17.  SELLER’S RIGHT OF TERMINATION.  In addition to the other rights of termination provided for in this contract, and if this contract is made pursuant to any governmental rule or regulation, plan, order or other directive, upon the termination thereof, Seller shall have the option of canceling this contract in whole or in part.

18.  WAIVER.  Failure or inability of either party to enforce any right hereunder shall not waive any right in respect to any other or future rights or occurrences.

19.  DELIVERY.  Unless otherwise agreed to in writing by the Seller, the Buyer hereby agrees to take delivery of the materials on this order within the later of thirty (30) days after the wanted date shown on the face of the order or within thirty (30) days after notification, oral or written, that the materials are ready for shipment.  In the event that the Buyer does not arrange to take delivery of the materials in accordance with this Contract, Seller, at Seller’s option, may:

(a)  invoice the Buyer for the materials less freight if applicable; store the material in Seller’s yard for a period not to exceed sixty (60) days from the date of invoice; charge a storage fee not to exceed 5% per month or fraction thereof of the selling price of the stored materials; add any applicable price increases listed on the face of the order; charge for any repair work to protective coatings harmed by weathering while such material is being stored; and charge applicable freight when shipment to the Buyer is made.  Materials remaining in storage after sixty (60) days from the invoice date shall become the property of the Seller for disposition at the Seller’s discretion.  In that event, Buyer shall not be liable for the invoice price of the materials, but shall be liable for the storage fee and any repair work to protective coatings; or

(b)  cancel the order and invoice the Buyer for cancellation charges, which shall be 25% of the selling price of the materials if the materials are standard, in-stock material, or the full selling price if the materials are special or nonstandard in nature and were especially fabricated for the Buyer.
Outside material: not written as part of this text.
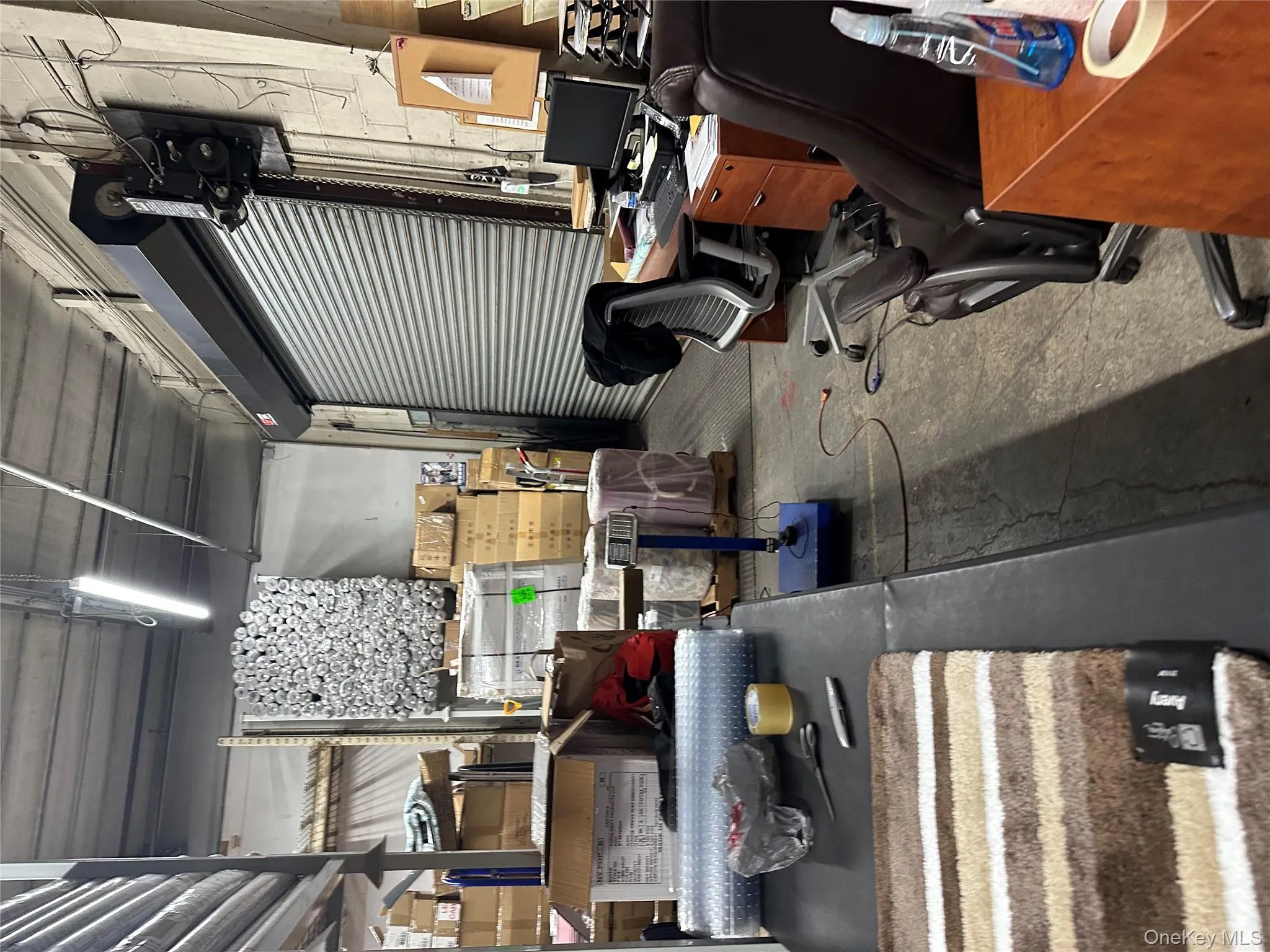 Office with unfinished concrete floors and a workshop area Office with unfinished concrete floors and a workshop area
20.  PERIOD OF LIMITATIONS.  Buyer and Seller agree that any action by Buyer against Seller relating to this contract or the products sold hereunder, including, without limitation, any action for breach of contract or warranty, or otherwise in connection with the products sold under this contract, must be commenced by Buyer against Seller within one year after the cause of action therefore accrues or one year of delivery of the products sold hereunder, if less.

21.  CONFLICTING PROVISIONS OFFERED BY BUYER.  Any terms and conditions of any purchase order or other instrument issued by the Buyer, in connection with the subject matter of this document, which are in addition to or inconsistent with the terms and conditions expressed herein, will not be binding on Seller in any matter whatsoever unless accepted by Seller in writing.
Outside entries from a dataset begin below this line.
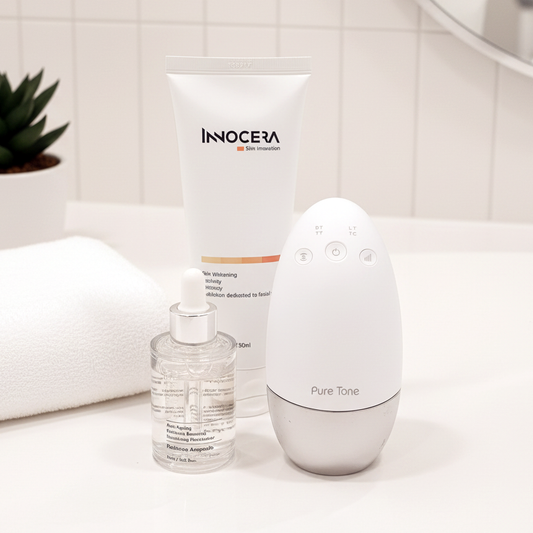 Radiance Pod, Radiance Ampoule and Face-up gel on a bathroom counter with a plant in the background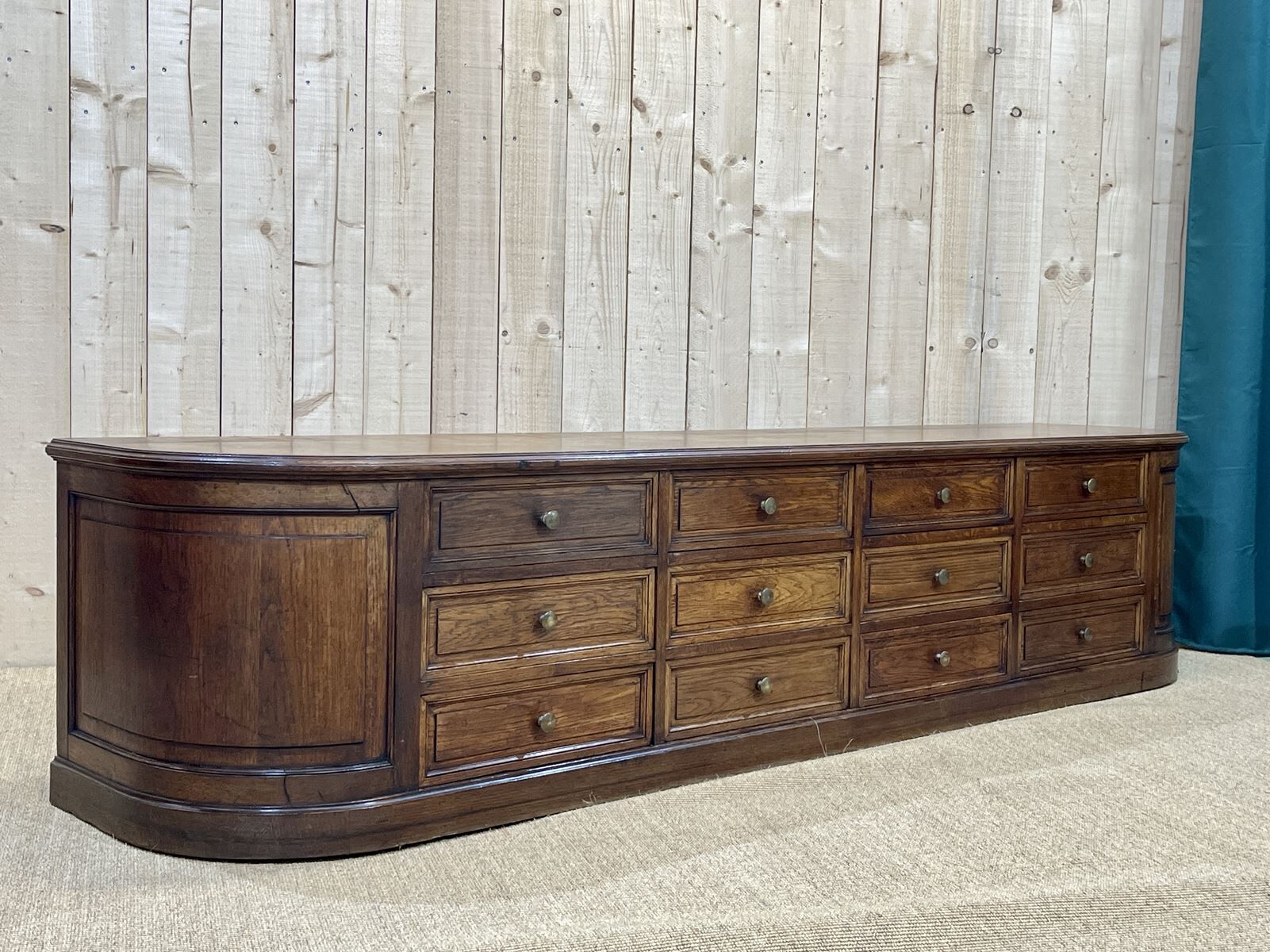 Long low oak countertop with 12 drawers - early XXth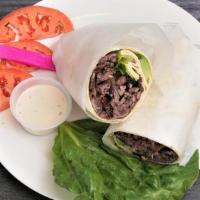 Beef Shawarma Pita · Beef shawarma with lettuce, tomatoes, cucumber, onions, and your choice of sauce wrapped in ...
22.  SEVERABILITY.  In case any provision of this contract shall be declared invalid, illegal or unenforceable, the validity, legality and enforceability of the remaining provisions shall not in any way be affected or impaired.
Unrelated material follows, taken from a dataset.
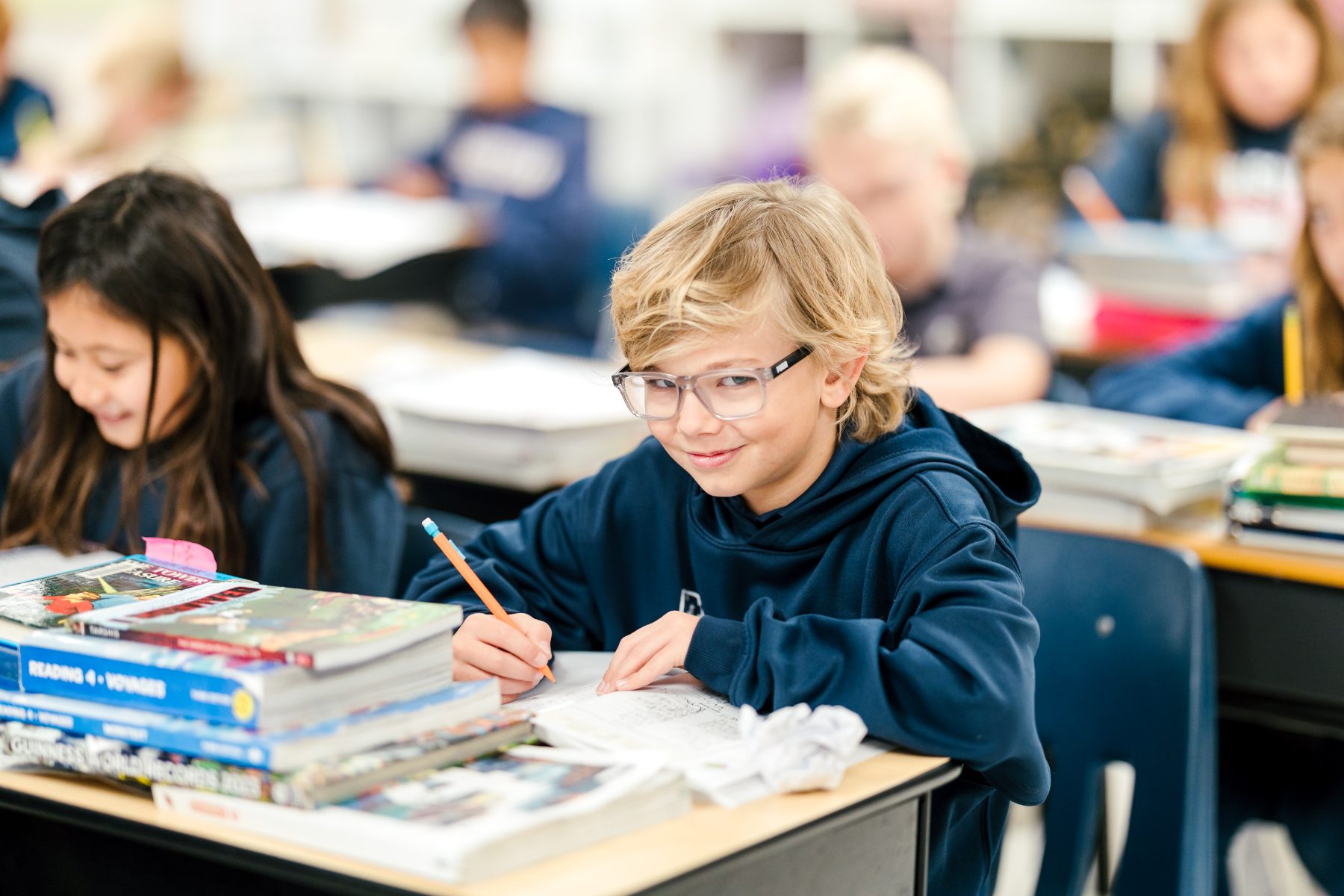 A student in glasses writes in his notebook during class at his desk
23.  APPLICABLE LAW.  This contract shall be governed by, and construed and enforced in accordance with, the laws of the State of Ohio.  Buyer and Seller specifically agree that any legal action brought relating to this contract shall be brought and tried exclusively in the federal district court in Cincinnati, Ohio, or, in the absence of jurisdiction, the Butler County Court of Common Pleas in Hamilton, Ohio.